DATA BLOCK =
----
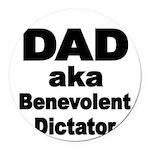 DAD aka Benevolent Dictator Round Car Magnet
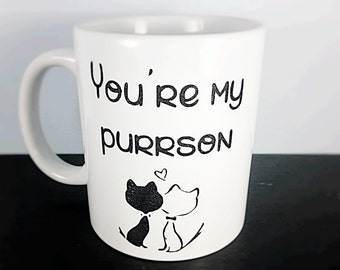 Cute Cat Mug - Youre My Person Mug - Cat Coffee Mug - Kitten Mug - Valentines Gift - Funny Cat Mug - Cat Lover - Valentines Mug - Pet Mug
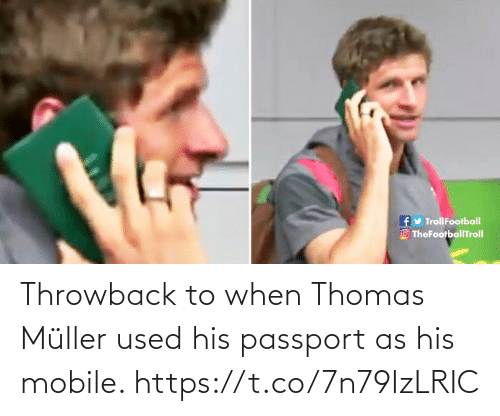 thomas muller: fy TrollFootball  O TheFootballTroll Throwback to when Thomas Müller used his passport as his mobile. https://t.co/7n79IzLRIC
----
WORK TO COMPLETE = Give back the whole listing exactly as it stands. No pictures belong in the copy.

EXERCISE OUTPUT =
 DAD aka Benevolent Dictator Round Car Magnet
 Cute Cat Mug - Youre My Person Mug - Cat Coffee Mug - Kitten Mug - Valentines Gift - Funny Cat Mug - Cat Lover - Valentines Mug - Pet Mug
 thomas muller: fy TrollFootball  O TheFootballTroll Throwback to when Thomas Müller used his passport as his mobile. https://t.co/7n79IzLRIC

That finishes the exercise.